Severe Dysphagia with Swollen Tonsils and No Fever
This patient requires urgent ENT evaluation to assess for potential airway compromise from peritonsillar abscess, infectious mononucleosis with tonsillar hypertrophy, or other causes of severe pharyngeal obstruction that can progress to life-threatening airway obstruction.
Immediate Assessment Priorities
The severity of dysphagia (10/10 pain with swallowing) combined with tonsillar swelling represents a potential airway emergency, regardless of fever absence. You must immediately assess:
- Ability to handle secretions - drooling, inability to swallow saliva, or "hot potato voice" suggest critical narrowing
- Respiratory status - stridor, tachypnea, use of accessory muscles, or oxygen desaturation indicate impending airway compromise
- Degree of trismus - inability to open mouth >3cm suggests deep space infection
- Uvular deviation or asymmetric tonsillar enlargement - indicates peritonsillar abscess even without fever
Differential Diagnosis and Management Algorithm
If Unilateral Tonsillar Swelling with Uvular Deviation
Peritonsillar abscess remains possible despite negative strep test and absence of fever. Proceed with:
- Immediate ENT consultation for needle aspiration or incision and drainage
- IV antibiotics (ampicillin-sulbactam or clindamycin)
- IV corticosteroids (dexamethasone 10mg) to reduce edema
- Hospital admission for airway monitoring
If Bilateral Symmetric Tonsillar Hypertrophy
Consider infectious mononucleosis (Epstein-Barr virus), which can cause:
- Massive tonsillar enlargement ("kissing tonsils") without fever in some cases
- Severe odynophagia preventing oral intake
- Risk of airway obstruction requiring corticosteroids
Obtain:
- Monospot or EBV serology
- Complete blood count (atypical lymphocytosis)

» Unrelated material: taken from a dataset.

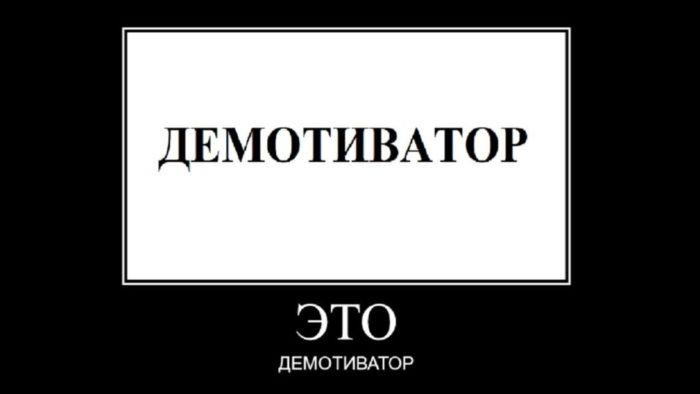 Сделать демотиватор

- Consider corticosteroids (prednisone 40-60mg daily for 5-7 days) if airway compromise threatens
If Post-COVID Context
Given negative COVID test but considering post-viral sequelae, dysphagia can occur from:
- Direct viral neuronal damage to swallowing coordination 1
- Respiratory-swallowing coordination impairment 2
- Persistent inflammation affecting pharyngeal function 3
However, 20% of non-intubated COVID patients develop dysphagia 2, and this can persist for months 3, 4.
Critical Management Steps
Hydration and Nutrition
- NPO status initially if aspiration risk suspected or airway compromise present
- IV hydration immediately - severe odynophagia leads to rapid dehydration
- Consider nasogastric tube if unable to maintain hydration orally and prolonged course expected
Airway Protection
If any signs of respiratory distress develop, prepare for potential emergency airway intervention. Have available:
- Difficult airway cart at bedside
- Anesthesia/ENT immediately available
- Consider elective intubation before crisis if progressive worsening 5
Symptomatic Management
- IV corticosteroids (dexamethasone 8-10mg) to reduce pharyngeal edema regardless of etiology
- IV analgesics - opioids may be necessary given 10/10 severity
- Avoid topical anesthetics that may impair protective reflexes
Imaging
Obtain CT neck with IV contrast if:
- Diagnostic uncertainty exists
- Deep space infection suspected
- Airway assessment needed before potential intervention
Common Pitfalls to Avoid
- Do not dismiss absence of fever - immunocompromised patients, elderly, or those with atypical presentations may lack fever despite serious infection
- Do not delay ENT consultation - airway compromise can develop rapidly with tonsillar pathology
- Do not attempt oral intake without swallow assessment if neurological dysphagia suspected - aspiration risk is significant 1, 6
- Do not assume negative strep test excludes bacterial infection - other organisms (Fusobacterium, anaerobes) cause severe pharyngitis
- Do not send patient home without ensuring adequate hydration - inability to swallow requires IV access
Disposition
Admit for observation and IV therapy given severity of symptoms. Discharge criteria include:
- Ability to swallow liquids without severe pain
- Adequate oral hydration maintained
- No signs of airway compromise
- Clear diagnosis established with appropriate treatment initiated
If post-viral dysphagia confirmed after excluding acute infectious/obstructive causes, implement breathing retraining and swallowing rehabilitation 7, as 83% of patients regain normal swallowing function within 2 months 4.